Copy out the entries below precisely; nothing is to be omitted.

-------- TASK INPUT

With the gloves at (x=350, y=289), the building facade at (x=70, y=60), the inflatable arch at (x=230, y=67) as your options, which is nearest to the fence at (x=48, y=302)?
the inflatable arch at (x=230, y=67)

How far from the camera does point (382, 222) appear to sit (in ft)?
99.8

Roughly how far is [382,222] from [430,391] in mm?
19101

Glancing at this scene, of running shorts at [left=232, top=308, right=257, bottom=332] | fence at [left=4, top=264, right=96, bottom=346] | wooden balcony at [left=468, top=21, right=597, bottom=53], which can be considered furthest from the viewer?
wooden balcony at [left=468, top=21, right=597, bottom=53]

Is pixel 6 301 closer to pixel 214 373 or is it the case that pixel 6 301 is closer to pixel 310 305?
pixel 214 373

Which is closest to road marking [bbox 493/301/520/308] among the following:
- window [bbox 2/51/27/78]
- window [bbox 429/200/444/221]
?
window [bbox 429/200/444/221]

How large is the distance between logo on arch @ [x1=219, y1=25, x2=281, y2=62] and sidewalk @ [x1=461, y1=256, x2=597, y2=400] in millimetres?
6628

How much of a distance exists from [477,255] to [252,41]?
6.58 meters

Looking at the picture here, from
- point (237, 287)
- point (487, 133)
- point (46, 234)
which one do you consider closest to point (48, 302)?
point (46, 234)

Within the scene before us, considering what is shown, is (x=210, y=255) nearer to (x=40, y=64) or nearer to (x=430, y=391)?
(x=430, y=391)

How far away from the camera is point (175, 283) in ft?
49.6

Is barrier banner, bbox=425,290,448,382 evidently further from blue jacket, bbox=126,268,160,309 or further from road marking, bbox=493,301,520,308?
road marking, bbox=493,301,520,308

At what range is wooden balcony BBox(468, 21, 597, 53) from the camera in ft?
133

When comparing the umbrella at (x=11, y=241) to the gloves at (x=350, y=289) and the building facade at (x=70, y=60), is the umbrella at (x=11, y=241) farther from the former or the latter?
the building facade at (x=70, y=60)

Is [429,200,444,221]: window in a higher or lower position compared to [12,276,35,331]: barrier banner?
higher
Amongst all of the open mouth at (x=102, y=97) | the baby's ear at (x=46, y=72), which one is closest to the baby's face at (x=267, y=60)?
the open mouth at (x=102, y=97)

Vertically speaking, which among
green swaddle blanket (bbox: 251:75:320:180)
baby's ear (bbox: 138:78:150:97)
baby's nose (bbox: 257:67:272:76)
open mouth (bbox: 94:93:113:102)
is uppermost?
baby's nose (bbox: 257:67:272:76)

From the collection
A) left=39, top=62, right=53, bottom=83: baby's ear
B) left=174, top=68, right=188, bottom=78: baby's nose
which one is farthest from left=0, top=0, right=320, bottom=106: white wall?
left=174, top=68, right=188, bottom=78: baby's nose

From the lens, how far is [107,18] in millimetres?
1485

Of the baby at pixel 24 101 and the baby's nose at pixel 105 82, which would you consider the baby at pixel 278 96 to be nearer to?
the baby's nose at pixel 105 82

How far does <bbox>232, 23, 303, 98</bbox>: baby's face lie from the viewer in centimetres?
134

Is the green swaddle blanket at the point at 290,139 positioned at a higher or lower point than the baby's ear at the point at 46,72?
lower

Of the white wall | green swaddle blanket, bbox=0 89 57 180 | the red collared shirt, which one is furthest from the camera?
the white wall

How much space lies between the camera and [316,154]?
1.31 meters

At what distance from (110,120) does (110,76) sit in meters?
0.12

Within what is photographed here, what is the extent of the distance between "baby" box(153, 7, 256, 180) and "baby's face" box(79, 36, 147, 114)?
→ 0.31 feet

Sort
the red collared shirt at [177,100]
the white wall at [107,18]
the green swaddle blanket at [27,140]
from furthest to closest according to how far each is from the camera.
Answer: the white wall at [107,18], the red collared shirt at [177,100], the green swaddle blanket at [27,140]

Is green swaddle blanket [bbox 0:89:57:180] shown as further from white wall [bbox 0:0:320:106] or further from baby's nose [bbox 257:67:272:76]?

----------------

RESPONSE FOR THIS EXERCISE:
With the gloves at (x=350, y=289), the building facade at (x=70, y=60), the inflatable arch at (x=230, y=67) as your options, which is nearest to the fence at (x=48, y=302)?
the inflatable arch at (x=230, y=67)

How far from the camera does point (382, 222) appear to sit (in ft)?
99.8

Roughly how far is [382,222] from [430,391] in mm?
19101

Glancing at this scene, of running shorts at [left=232, top=308, right=257, bottom=332] | fence at [left=4, top=264, right=96, bottom=346] | wooden balcony at [left=468, top=21, right=597, bottom=53], which can be considered furthest from the viewer?
wooden balcony at [left=468, top=21, right=597, bottom=53]

Is pixel 6 301 closer to pixel 214 373 or is it the case that pixel 6 301 is closer to pixel 310 305?
pixel 214 373

Which is closest to road marking [bbox 493/301/520/308] among the following:
- window [bbox 2/51/27/78]
- window [bbox 429/200/444/221]
?
window [bbox 429/200/444/221]

How large is the distance between logo on arch @ [x1=219, y1=25, x2=281, y2=62] and sidewalk @ [x1=461, y1=256, x2=597, y2=400] in millimetres?
6628

How much of a distance exists from [477,255] to [252,41]?
6.58 meters

Looking at the picture here, from
- point (237, 287)
- point (487, 133)
- point (46, 234)
which one do you consider closest to point (48, 302)?
point (46, 234)

Within the scene before us, considering what is shown, is (x=210, y=255) nearer to (x=40, y=64) or nearer to (x=430, y=391)?
(x=430, y=391)

How far away from the camera is point (175, 283) in ft?
49.6

Is barrier banner, bbox=425,290,448,382 evidently further from blue jacket, bbox=126,268,160,309 or further from road marking, bbox=493,301,520,308?
road marking, bbox=493,301,520,308

At what range is wooden balcony BBox(468, 21, 597, 53) from the camera in ft?
133

When comparing the umbrella at (x=11, y=241) to the gloves at (x=350, y=289) and the building facade at (x=70, y=60), is the umbrella at (x=11, y=241) farther from the former or the latter?
the building facade at (x=70, y=60)

Is [429,200,444,221]: window in a higher or lower position compared to [12,276,35,331]: barrier banner?
higher
Amongst all of the open mouth at (x=102, y=97) | the baby's ear at (x=46, y=72), which one is closest to the baby's face at (x=267, y=60)?
the open mouth at (x=102, y=97)

Vertically speaking, which among
green swaddle blanket (bbox: 251:75:320:180)
baby's ear (bbox: 138:78:150:97)
baby's nose (bbox: 257:67:272:76)
open mouth (bbox: 94:93:113:102)
is uppermost?
baby's nose (bbox: 257:67:272:76)

From the collection
A) left=39, top=62, right=53, bottom=83: baby's ear
B) left=174, top=68, right=188, bottom=78: baby's nose
which one is farthest from left=0, top=0, right=320, bottom=106: white wall?
left=174, top=68, right=188, bottom=78: baby's nose

From the lens, how far is [107,18] in millimetres?
1485

Of the baby at pixel 24 101 and the baby's nose at pixel 105 82, which would you consider the baby at pixel 278 96 to be nearer to?
the baby's nose at pixel 105 82

How far does <bbox>232, 23, 303, 98</bbox>: baby's face lie from the viewer in centimetres?
134

Is the green swaddle blanket at the point at 290,139 positioned at a higher or lower point than the baby's ear at the point at 46,72?
lower

Of the white wall | green swaddle blanket, bbox=0 89 57 180 | the red collared shirt, which one is furthest from the camera?
the white wall

How much space lies between the camera and [316,154]?
1.31 meters

At what distance from (110,120) does (110,76) sit in meters?
0.12

Within what is photographed here, what is the extent of the distance between "baby" box(153, 7, 256, 180) and "baby's face" box(79, 36, 147, 114)?
→ 0.31 feet

Sort
the red collared shirt at [177,100]
the white wall at [107,18]
the green swaddle blanket at [27,140]
from furthest to closest according to how far each is from the camera.
Answer: the white wall at [107,18], the red collared shirt at [177,100], the green swaddle blanket at [27,140]

Is green swaddle blanket [bbox 0:89:57:180] shown as further from white wall [bbox 0:0:320:106] or further from baby's nose [bbox 257:67:272:76]?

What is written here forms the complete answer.